Wow today the car his 130F. With a 7 minute walk to the car down to 69F. Love it!!!


----------



## Dogwhistle (Jul 2, 2017)

crmatson said:


> Does the Model 3 not have the cabin overheat protection feature?
> If not, hopefully it is coming soon.


Cabin Overheat Protection is a good safety feature if you have small kids or pets that could be at risk of being left accidentally in the car. Otherwise, it will waste an enormous amount of energy keeping the car cool all day, when like @SoFlaModel3 has demonstrated, it only takes a few minutes to cool (or heat) right before departure.


----------



## Impatient (Sep 19, 2017)

Dogwhistle said:


> Cabin Overheat Protection is a good safety feature if you have small kids or pets that could be at risk of being left accidentally in the car. Otherwise, it will waste an enormous amount of energy keeping the car cool all day, when like @SoFlaModel3 has demonstrated, it only takes a few minutes to cool (or heat) right before departure.
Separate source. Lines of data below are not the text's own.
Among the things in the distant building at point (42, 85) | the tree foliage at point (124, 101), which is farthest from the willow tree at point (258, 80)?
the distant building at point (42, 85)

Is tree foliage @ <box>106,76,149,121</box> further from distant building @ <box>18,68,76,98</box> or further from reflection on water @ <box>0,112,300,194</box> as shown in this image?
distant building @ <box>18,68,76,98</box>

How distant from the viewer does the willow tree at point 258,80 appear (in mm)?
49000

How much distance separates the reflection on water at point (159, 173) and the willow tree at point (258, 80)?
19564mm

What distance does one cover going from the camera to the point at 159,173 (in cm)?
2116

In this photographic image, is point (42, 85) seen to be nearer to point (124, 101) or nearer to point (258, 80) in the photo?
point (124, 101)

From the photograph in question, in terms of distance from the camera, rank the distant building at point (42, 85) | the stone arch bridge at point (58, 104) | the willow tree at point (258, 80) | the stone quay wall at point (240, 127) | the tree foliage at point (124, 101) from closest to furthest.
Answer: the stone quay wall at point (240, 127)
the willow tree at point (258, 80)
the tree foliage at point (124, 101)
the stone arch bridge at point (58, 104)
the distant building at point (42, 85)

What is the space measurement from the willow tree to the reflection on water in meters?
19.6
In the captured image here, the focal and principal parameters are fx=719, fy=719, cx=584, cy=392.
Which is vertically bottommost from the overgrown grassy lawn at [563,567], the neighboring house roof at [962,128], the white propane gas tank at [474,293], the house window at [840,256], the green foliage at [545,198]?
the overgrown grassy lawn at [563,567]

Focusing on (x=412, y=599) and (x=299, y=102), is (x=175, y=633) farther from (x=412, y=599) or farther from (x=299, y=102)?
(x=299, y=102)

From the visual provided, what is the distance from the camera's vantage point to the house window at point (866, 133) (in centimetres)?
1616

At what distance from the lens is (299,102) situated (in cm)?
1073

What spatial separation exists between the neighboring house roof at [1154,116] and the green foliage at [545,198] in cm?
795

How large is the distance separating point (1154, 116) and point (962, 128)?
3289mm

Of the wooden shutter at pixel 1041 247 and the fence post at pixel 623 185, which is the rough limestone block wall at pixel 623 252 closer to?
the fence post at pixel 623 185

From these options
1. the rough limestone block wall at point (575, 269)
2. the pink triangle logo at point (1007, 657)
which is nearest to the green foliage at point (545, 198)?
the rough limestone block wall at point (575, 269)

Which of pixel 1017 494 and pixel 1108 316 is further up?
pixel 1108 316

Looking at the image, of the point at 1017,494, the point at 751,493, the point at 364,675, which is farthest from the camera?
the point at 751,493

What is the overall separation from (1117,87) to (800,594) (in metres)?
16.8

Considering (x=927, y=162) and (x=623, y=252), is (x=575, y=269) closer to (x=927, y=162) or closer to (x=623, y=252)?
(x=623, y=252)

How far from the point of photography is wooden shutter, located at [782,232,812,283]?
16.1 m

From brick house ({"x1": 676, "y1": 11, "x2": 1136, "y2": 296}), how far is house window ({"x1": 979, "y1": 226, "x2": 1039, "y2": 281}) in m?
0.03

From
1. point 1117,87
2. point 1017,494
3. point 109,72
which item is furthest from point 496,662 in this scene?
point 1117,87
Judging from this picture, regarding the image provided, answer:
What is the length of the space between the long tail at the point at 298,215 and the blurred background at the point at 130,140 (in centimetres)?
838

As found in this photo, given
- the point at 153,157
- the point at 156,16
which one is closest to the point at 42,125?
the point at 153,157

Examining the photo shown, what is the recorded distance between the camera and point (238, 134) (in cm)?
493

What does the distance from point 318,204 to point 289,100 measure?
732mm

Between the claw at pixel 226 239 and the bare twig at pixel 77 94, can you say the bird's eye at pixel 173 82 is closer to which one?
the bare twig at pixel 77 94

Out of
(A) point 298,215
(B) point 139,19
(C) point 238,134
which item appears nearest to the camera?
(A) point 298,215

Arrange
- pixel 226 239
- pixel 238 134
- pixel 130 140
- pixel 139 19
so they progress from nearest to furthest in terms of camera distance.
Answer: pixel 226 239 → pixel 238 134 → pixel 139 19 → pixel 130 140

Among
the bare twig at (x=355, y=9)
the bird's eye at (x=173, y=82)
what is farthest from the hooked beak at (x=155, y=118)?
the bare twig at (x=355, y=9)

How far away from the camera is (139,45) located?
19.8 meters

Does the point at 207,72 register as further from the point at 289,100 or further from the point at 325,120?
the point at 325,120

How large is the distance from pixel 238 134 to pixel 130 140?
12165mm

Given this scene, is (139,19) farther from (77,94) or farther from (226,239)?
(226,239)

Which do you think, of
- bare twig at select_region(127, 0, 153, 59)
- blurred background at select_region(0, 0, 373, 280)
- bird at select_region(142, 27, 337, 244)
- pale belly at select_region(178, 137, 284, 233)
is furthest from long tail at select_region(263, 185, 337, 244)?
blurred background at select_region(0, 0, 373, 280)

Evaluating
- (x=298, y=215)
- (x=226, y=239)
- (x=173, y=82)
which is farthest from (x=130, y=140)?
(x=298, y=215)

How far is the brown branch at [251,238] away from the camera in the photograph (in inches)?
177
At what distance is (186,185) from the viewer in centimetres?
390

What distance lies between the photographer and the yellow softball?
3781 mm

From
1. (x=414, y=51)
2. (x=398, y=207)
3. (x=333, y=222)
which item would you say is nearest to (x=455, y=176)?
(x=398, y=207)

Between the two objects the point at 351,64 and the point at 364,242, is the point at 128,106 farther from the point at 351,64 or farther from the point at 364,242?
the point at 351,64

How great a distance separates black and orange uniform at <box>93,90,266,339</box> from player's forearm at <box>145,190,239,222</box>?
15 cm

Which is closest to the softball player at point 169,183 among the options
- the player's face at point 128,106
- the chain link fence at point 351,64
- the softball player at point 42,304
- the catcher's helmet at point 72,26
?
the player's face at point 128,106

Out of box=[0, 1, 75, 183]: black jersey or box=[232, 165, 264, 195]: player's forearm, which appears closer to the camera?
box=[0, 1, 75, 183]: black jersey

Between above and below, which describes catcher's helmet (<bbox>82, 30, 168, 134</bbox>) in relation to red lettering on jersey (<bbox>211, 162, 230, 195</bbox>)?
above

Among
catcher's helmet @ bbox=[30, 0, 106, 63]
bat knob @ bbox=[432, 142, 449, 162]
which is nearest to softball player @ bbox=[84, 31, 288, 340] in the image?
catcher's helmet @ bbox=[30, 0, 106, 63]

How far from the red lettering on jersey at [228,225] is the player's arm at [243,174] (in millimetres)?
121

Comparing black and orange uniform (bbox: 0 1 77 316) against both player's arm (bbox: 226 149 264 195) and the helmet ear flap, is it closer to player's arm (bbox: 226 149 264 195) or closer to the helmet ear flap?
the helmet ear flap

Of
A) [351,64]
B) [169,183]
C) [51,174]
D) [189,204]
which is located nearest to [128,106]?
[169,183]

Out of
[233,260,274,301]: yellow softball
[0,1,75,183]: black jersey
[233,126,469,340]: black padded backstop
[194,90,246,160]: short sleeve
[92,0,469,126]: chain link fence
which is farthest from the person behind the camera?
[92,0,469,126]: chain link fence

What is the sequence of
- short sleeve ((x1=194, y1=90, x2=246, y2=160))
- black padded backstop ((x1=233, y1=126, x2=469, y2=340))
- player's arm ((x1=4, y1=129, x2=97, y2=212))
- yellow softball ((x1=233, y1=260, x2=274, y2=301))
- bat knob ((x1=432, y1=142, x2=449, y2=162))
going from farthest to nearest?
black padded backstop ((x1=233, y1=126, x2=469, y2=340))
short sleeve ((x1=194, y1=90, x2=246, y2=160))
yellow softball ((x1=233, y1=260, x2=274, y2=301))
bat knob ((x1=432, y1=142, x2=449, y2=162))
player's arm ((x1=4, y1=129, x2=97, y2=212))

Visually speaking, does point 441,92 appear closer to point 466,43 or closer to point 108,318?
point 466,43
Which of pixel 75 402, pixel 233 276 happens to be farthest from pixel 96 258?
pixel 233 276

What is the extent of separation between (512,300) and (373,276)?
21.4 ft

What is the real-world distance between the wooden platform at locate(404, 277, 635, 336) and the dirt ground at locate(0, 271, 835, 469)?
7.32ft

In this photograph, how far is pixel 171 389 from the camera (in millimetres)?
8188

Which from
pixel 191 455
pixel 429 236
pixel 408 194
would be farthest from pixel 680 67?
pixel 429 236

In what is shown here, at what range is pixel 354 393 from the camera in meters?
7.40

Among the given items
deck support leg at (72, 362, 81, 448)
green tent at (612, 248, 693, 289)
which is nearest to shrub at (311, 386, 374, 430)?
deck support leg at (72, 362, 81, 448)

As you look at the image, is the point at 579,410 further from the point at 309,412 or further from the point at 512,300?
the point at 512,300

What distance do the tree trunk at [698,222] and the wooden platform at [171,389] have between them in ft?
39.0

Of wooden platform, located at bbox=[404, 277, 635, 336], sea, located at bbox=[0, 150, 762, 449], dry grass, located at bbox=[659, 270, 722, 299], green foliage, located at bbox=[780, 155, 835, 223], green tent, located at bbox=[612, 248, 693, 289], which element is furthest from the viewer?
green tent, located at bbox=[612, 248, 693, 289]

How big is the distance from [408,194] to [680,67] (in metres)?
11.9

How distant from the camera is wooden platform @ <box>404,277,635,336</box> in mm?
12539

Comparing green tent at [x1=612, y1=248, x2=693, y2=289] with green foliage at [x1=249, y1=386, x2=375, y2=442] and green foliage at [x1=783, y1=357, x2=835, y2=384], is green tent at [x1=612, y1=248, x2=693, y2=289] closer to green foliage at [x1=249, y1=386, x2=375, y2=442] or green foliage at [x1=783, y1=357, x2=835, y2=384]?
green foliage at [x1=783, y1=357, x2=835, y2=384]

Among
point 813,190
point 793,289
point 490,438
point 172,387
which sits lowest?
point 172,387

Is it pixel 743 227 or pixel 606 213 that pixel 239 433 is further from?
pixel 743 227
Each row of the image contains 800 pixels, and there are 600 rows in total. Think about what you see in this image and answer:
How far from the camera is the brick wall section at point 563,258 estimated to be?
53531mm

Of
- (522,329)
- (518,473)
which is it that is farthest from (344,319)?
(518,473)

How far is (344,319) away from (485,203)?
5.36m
IMO, in addition to the safety aspects, cabin overheat is worth the energy cost because it likely prolongs the life of the display and other cabin components (i.e., a dash cam) that would otherwise spend lots of time at much higher temperatures.


----------



## Dl6684 (Sep 26, 2017)

And keep your sunglasses from being too hot to put on your face.


----------



## SoFlaModel3 (Apr 15, 2017)

Impatient said:


> IMO, in addition to the safety aspects, cabin overheat is worth the energy cost because it likely prolongs the life of the display and other cabin components (i.e., a dash cam) that would otherwise spend lots of time at much higher temperatures.


I would be curious what kind of range hit you'd take to cool the car 30+F and hold it for 9 hours that way.


----------



## Frank99 (Aug 3, 2017)

SoFlaModel3 said:


> I would be curious what kind of range hit you'd take to cool the car 30+F and hold it for 9 hours that way.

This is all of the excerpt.